| Exercise objective |
Starting at the line that contains "Comparing the objects, is" and continuing through the last of the lines below, write those lines out as a numbered list, leaving out blank lines.

| Questions about scene geometry |
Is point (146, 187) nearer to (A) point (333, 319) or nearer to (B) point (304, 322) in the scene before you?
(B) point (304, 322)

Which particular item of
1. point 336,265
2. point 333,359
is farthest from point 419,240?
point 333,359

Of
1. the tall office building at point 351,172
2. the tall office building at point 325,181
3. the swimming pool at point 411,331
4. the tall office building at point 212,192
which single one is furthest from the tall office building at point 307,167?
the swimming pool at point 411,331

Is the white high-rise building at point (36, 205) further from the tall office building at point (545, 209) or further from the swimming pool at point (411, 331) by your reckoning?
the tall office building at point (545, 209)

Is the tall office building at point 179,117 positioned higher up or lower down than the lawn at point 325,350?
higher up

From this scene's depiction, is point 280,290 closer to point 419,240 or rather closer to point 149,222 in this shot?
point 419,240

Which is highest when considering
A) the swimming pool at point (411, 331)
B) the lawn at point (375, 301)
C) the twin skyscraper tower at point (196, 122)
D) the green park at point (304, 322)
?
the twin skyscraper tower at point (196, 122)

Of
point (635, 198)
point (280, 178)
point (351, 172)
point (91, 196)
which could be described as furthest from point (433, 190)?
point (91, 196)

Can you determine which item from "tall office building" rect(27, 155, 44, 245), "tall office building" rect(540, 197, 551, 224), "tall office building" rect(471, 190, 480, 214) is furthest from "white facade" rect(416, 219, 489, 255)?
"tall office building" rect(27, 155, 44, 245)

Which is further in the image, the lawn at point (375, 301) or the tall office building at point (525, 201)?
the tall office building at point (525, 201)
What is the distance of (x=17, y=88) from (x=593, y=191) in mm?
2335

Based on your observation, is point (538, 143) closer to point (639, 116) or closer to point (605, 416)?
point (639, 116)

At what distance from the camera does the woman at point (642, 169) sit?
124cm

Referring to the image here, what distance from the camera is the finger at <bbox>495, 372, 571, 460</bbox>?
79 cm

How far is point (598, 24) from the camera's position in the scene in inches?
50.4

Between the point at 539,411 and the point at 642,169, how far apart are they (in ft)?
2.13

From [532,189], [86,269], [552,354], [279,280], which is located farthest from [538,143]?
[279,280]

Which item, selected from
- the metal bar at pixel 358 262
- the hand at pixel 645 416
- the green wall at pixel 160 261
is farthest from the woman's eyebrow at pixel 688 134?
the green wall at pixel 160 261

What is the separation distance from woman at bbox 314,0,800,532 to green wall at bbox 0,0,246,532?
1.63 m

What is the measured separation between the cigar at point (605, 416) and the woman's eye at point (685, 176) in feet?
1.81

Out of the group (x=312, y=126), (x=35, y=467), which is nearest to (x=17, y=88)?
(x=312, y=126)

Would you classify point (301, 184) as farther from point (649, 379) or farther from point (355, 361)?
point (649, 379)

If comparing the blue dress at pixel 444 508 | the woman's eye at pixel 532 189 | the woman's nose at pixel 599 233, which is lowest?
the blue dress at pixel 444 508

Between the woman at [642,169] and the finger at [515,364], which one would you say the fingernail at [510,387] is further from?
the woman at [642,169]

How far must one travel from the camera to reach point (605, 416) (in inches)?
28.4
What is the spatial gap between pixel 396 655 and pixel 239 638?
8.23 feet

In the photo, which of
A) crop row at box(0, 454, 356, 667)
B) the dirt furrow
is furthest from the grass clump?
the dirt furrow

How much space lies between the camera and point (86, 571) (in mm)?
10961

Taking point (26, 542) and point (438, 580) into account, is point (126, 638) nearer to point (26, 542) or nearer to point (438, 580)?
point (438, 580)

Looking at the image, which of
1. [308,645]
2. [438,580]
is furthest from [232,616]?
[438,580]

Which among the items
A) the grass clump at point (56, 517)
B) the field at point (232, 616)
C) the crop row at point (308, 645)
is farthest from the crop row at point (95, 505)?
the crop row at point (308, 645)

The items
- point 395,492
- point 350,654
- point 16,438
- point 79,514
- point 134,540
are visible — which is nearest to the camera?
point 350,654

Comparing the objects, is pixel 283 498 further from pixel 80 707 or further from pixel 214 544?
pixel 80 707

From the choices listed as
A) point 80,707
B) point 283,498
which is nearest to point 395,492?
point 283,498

| Answer in full |
1. Comparing the objects, is pixel 283 498 further from pixel 80 707 or further from pixel 214 544?
2. pixel 80 707
3. From the choices listed as
4. A) point 80,707
5. B) point 283,498
6. which is nearest to point 395,492?
7. point 283,498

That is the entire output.